## Exercise directions
Copy out only the span from the line with "phylum: Chordata" to the end of the data, both ends kept, word for word.

(Saved entries)
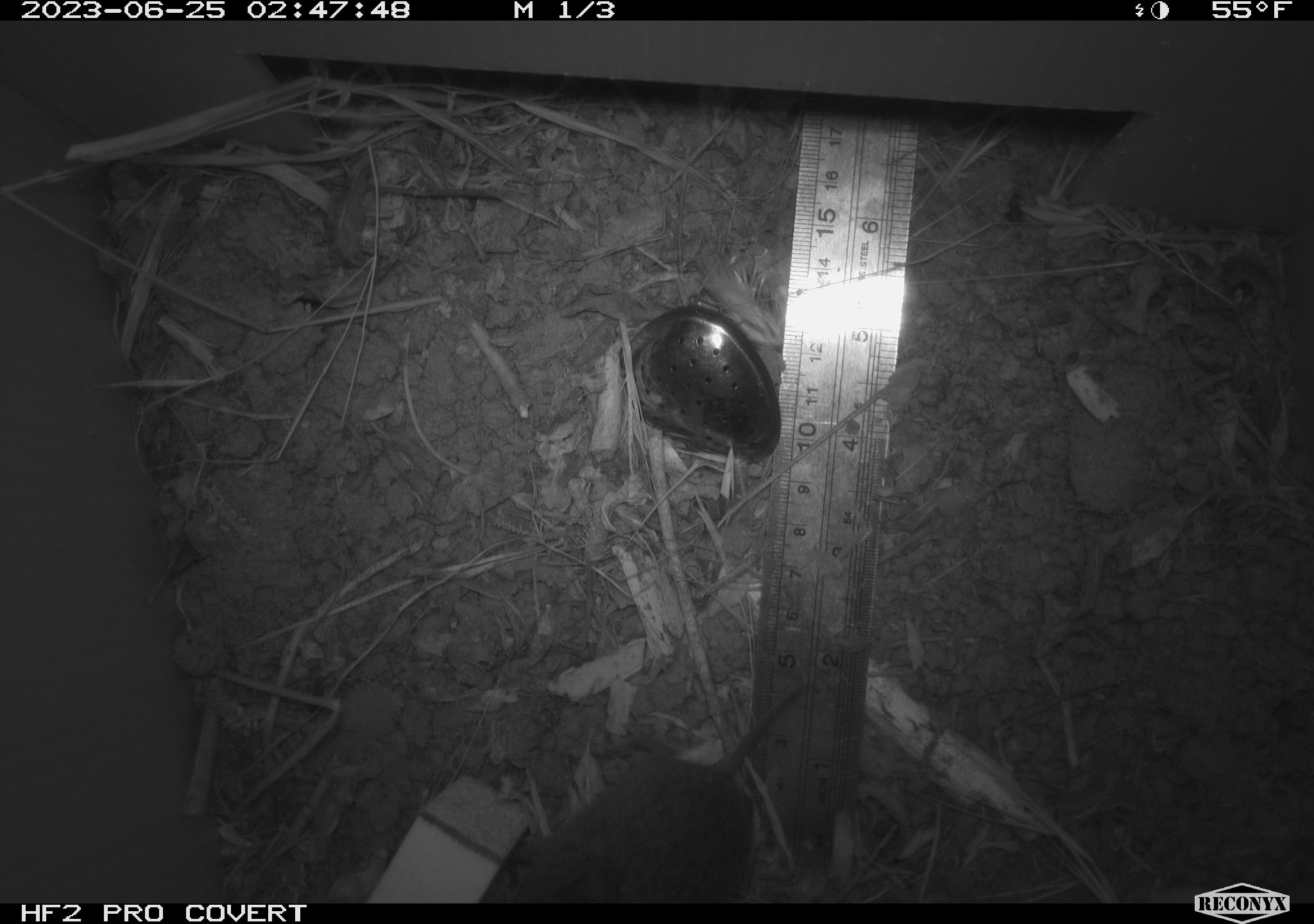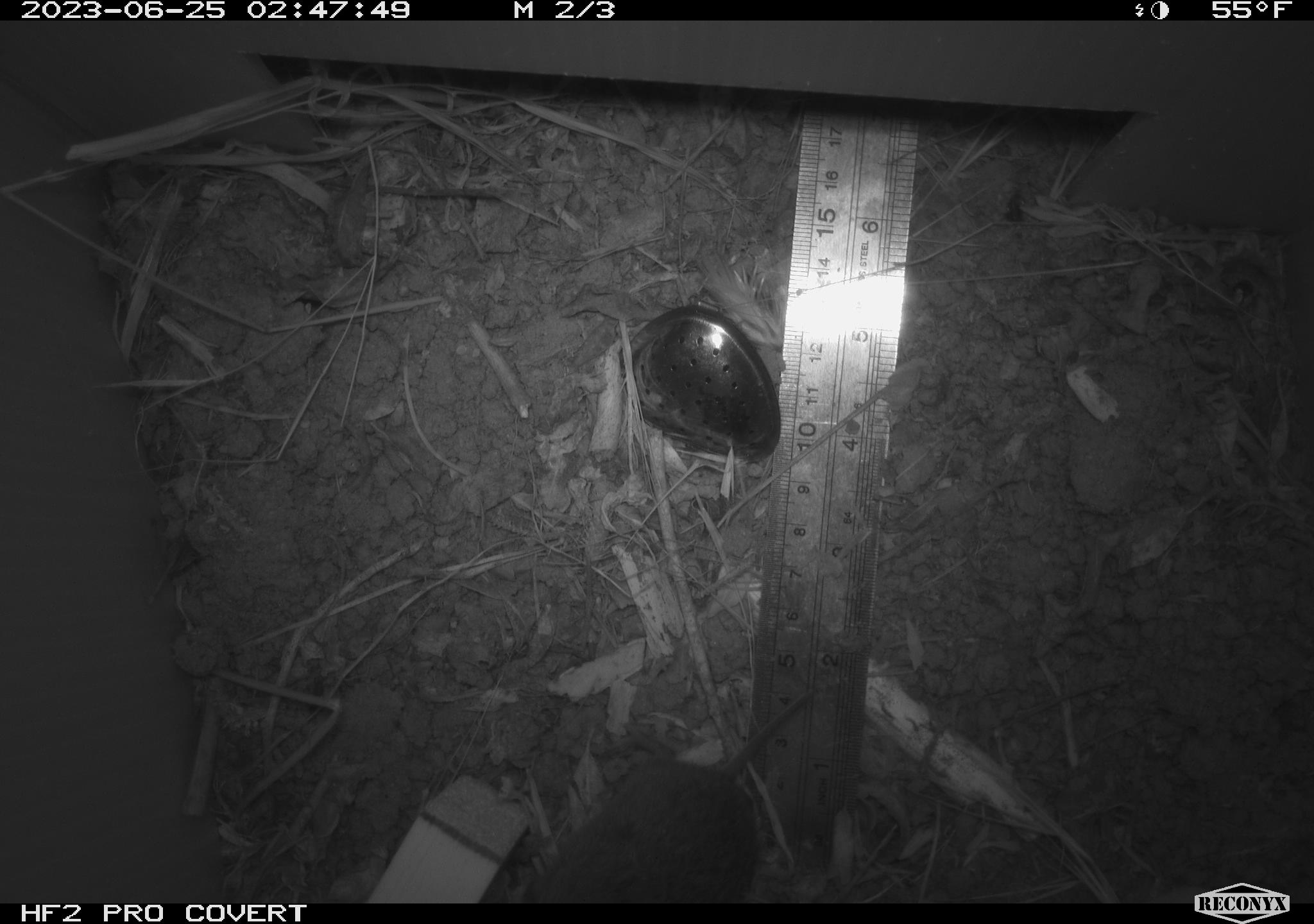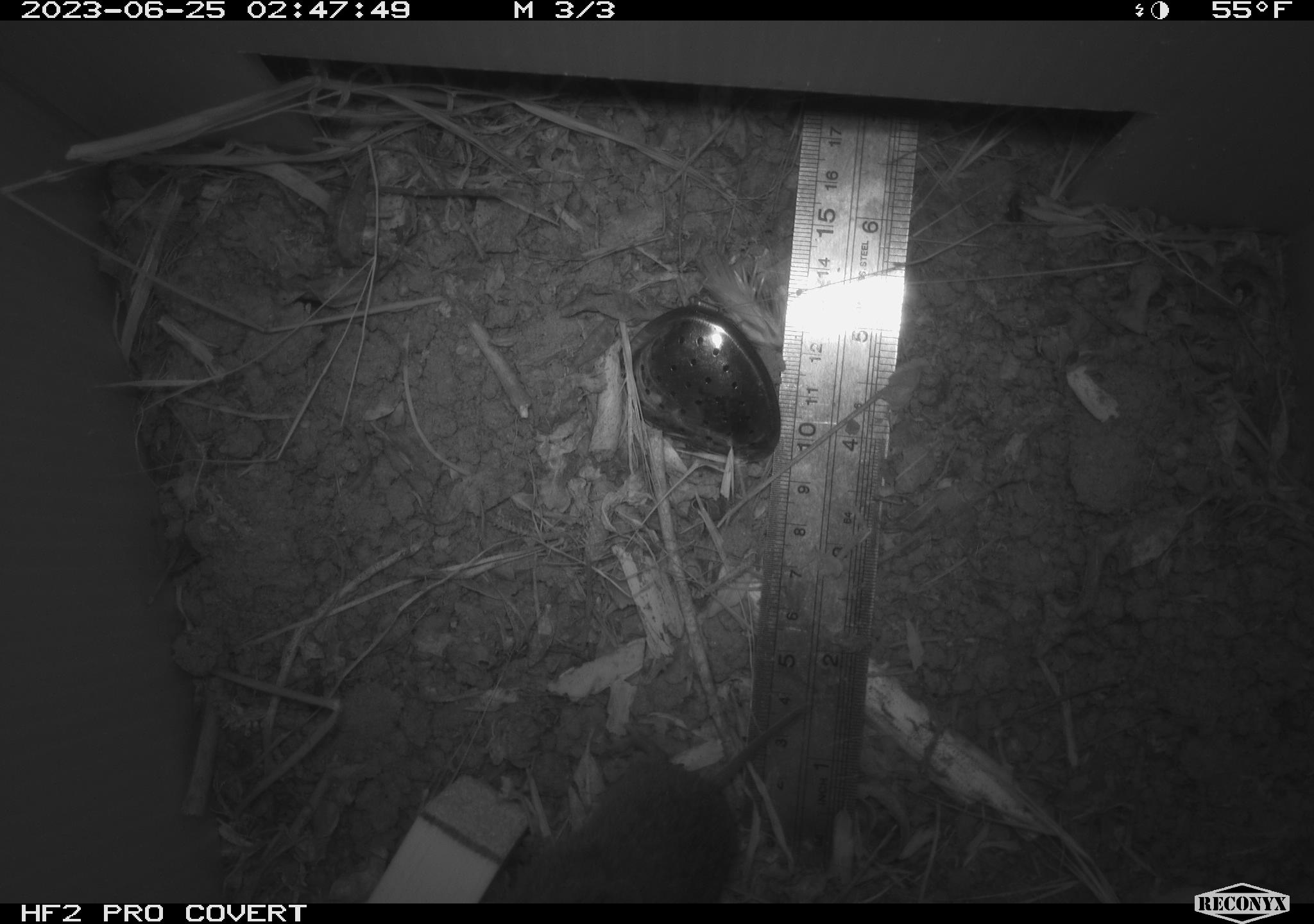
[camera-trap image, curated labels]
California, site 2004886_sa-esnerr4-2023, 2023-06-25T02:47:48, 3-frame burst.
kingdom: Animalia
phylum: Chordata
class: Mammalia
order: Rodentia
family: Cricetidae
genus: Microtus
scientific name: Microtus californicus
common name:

## Reply
phylum: Chordata
class: Mammalia
order: Rodentia
family: Cricetidae
genus: Microtus
scientific name: Microtus californicus
common name:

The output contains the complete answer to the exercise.